[Records from a collection]

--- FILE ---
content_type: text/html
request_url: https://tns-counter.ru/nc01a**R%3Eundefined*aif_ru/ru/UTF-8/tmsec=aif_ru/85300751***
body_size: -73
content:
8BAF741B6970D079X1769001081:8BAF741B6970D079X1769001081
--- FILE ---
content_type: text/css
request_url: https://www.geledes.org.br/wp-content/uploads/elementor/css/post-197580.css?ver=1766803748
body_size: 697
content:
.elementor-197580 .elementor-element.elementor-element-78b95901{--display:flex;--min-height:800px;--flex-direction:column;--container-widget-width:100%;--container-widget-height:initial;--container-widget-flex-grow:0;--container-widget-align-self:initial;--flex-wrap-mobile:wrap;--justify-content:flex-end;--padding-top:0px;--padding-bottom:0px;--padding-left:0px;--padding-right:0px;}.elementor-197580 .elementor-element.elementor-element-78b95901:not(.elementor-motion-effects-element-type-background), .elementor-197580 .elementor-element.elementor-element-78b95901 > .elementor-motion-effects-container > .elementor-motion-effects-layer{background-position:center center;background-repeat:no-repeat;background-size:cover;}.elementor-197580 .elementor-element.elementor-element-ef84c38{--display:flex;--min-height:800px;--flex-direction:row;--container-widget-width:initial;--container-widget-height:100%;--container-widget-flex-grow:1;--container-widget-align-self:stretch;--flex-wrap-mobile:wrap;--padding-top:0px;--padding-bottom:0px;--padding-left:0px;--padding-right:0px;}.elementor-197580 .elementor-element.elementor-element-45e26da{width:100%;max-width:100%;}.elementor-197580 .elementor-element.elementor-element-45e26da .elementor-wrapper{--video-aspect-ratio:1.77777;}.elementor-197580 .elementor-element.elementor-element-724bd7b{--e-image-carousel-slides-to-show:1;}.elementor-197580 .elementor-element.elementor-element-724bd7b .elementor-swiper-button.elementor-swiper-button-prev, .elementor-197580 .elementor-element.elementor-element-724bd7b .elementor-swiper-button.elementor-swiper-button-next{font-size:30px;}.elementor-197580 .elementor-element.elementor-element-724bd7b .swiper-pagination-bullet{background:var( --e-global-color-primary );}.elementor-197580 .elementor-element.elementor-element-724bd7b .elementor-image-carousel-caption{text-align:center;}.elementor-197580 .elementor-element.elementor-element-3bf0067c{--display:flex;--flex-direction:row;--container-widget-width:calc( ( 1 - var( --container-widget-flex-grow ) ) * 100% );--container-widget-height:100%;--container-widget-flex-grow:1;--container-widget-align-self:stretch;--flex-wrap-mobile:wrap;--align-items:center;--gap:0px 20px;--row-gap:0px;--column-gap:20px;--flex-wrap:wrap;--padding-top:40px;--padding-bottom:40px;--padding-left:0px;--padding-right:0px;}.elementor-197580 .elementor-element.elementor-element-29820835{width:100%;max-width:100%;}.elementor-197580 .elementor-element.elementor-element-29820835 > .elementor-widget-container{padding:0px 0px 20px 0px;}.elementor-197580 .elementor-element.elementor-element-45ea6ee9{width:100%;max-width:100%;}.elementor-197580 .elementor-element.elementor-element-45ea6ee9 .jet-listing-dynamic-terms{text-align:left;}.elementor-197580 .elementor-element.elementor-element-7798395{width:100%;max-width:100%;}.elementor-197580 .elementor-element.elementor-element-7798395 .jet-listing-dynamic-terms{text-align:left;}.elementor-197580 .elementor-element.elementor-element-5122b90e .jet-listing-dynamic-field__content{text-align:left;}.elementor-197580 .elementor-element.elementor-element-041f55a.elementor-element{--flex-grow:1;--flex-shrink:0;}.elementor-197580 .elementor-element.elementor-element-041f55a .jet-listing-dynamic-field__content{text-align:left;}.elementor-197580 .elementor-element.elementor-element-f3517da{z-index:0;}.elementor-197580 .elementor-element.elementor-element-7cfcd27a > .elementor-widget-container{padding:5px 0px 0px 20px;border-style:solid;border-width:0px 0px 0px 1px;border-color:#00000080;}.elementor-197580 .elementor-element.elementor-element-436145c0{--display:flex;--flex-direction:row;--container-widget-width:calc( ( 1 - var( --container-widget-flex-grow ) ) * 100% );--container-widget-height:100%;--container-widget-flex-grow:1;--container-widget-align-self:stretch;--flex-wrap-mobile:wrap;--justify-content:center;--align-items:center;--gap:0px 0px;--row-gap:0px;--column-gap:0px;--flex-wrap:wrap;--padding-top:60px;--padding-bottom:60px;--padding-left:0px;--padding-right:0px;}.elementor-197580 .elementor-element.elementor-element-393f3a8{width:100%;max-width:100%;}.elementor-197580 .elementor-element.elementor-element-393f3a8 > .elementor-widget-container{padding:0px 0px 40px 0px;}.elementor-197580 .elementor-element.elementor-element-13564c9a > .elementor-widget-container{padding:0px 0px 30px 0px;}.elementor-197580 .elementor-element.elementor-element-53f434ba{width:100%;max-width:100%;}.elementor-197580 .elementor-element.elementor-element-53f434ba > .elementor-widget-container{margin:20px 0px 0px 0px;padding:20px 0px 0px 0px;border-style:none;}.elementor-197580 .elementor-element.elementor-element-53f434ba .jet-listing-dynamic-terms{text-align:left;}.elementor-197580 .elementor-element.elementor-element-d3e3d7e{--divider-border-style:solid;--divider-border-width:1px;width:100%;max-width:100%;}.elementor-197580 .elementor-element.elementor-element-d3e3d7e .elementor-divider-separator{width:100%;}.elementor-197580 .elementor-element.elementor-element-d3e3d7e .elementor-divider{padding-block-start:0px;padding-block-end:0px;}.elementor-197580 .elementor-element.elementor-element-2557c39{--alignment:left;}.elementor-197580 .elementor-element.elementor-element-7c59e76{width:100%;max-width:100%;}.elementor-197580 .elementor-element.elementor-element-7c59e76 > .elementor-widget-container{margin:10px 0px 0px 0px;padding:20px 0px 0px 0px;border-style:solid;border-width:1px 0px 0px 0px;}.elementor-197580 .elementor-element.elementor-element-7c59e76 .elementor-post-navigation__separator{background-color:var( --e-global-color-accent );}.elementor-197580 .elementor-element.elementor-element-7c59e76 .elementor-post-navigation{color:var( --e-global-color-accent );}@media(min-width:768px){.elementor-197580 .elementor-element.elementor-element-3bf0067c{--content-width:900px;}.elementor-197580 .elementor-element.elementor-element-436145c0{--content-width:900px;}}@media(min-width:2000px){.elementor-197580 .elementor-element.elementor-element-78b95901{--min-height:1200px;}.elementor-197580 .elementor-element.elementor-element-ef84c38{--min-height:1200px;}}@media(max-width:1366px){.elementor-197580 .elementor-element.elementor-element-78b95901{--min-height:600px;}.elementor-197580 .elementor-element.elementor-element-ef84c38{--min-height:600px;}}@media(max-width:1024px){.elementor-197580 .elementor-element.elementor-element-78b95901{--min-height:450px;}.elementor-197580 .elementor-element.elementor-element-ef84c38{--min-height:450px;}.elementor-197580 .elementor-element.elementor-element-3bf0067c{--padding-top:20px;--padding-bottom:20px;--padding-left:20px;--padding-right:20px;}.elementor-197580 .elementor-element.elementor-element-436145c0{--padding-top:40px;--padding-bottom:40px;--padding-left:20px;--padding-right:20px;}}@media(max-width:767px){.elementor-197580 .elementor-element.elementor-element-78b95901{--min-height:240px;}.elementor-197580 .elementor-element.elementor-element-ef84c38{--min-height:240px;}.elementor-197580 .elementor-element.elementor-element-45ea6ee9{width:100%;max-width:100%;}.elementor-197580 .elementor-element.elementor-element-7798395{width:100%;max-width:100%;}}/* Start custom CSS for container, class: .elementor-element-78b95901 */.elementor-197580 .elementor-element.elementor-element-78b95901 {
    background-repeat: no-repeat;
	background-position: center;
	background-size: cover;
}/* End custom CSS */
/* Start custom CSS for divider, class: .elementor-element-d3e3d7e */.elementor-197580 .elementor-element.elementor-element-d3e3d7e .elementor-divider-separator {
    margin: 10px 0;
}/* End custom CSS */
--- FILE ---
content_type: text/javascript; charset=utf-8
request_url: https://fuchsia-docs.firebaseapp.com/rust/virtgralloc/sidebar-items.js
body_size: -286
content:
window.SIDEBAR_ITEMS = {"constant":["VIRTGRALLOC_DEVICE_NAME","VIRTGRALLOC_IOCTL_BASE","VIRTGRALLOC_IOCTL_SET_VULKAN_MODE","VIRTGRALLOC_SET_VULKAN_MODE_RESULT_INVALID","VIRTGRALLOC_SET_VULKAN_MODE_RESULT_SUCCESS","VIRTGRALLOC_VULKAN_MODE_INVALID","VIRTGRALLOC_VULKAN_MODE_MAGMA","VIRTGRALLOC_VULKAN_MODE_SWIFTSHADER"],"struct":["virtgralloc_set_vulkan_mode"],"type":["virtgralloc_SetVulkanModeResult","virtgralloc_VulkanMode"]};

> [TO DO] For this exercise, reproduce exactly each line from the one containing "background-size: cover;" through the last line of the data, and no others.

> [SOLVED EXERCISE]
	background-size: cover;
}/* End custom CSS */
/* Start custom CSS for divider, class: .elementor-element-d3e3d7e */.elementor-197580 .elementor-element.elementor-element-d3e3d7e .elementor-divider-separator {
    margin: 10px 0;
}/* End custom CSS */
--- FILE ---
content_type: text/javascript; charset=utf-8
request_url: https://fuchsia-docs.firebaseapp.com/rust/virtgralloc/sidebar-items.js
body_size: -286
content:
window.SIDEBAR_ITEMS = {"constant":["VIRTGRALLOC_DEVICE_NAME","VIRTGRALLOC_IOCTL_BASE","VIRTGRALLOC_IOCTL_SET_VULKAN_MODE","VIRTGRALLOC_SET_VULKAN_MODE_RESULT_INVALID","VIRTGRALLOC_SET_VULKAN_MODE_RESULT_SUCCESS","VIRTGRALLOC_VULKAN_MODE_INVALID","VIRTGRALLOC_VULKAN_MODE_MAGMA","VIRTGRALLOC_VULKAN_MODE_SWIFTSHADER"],"struct":["virtgralloc_set_vulkan_mode"],"type":["virtgralloc_SetVulkanModeResult","virtgralloc_VulkanMode"]};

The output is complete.